• [Exercise prompt] Which lines in the records below mention the word "Water"? Copy each one out.

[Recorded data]
════════════════

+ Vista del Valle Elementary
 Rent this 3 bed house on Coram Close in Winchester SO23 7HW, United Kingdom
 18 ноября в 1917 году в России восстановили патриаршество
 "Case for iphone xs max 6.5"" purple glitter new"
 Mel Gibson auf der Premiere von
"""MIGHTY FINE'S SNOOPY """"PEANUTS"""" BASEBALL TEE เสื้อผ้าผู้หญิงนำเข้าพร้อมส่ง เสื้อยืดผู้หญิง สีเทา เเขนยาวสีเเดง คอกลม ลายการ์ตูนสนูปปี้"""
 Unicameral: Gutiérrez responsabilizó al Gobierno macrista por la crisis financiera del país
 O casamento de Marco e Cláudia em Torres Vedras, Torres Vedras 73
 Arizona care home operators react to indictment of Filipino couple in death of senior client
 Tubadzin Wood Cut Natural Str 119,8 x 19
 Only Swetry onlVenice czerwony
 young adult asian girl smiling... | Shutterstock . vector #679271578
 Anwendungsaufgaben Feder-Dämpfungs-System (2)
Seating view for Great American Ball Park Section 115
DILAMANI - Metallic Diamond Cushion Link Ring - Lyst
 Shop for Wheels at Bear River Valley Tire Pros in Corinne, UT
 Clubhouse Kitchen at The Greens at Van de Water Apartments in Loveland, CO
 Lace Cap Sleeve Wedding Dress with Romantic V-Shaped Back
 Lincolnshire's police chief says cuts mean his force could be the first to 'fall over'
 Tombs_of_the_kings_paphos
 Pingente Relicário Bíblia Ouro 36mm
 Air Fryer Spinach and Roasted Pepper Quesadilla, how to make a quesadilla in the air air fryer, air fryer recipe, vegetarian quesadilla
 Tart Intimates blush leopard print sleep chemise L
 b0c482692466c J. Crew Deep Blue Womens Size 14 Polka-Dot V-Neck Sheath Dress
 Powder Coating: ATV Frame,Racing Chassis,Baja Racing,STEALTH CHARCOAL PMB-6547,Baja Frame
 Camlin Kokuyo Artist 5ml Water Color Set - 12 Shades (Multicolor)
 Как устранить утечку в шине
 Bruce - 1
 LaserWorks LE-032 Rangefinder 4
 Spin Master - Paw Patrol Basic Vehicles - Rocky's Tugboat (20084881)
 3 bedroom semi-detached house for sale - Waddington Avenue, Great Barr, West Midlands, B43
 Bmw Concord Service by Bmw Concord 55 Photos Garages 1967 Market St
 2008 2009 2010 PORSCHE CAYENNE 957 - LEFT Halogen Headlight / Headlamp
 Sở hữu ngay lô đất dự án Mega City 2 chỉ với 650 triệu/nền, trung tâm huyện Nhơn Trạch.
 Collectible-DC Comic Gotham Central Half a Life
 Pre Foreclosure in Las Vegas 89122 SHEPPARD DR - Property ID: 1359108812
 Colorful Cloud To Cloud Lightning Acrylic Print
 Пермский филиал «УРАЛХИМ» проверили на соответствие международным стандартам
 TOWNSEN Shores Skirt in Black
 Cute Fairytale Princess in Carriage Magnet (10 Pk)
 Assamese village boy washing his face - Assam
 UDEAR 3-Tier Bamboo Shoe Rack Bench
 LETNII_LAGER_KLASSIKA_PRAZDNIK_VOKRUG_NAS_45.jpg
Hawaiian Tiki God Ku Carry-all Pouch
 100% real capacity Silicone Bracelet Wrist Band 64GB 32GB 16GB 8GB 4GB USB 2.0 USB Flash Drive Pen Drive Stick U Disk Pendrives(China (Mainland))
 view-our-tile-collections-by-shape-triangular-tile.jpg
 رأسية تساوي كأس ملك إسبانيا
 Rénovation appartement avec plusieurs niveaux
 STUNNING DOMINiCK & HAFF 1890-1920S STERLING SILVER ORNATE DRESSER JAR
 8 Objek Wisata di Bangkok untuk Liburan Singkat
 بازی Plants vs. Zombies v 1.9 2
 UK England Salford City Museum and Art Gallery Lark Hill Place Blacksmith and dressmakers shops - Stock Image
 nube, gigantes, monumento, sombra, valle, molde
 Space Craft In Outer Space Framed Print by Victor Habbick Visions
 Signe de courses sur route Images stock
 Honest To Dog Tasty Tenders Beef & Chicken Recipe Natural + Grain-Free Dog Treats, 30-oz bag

════════════════

• [Written solution]
 Clubhouse Kitchen at The Greens at Van de Water Apartments in Loveland, CO
 Camlin Kokuyo Artist 5ml Water Color Set - 12 Shades (Multicolor)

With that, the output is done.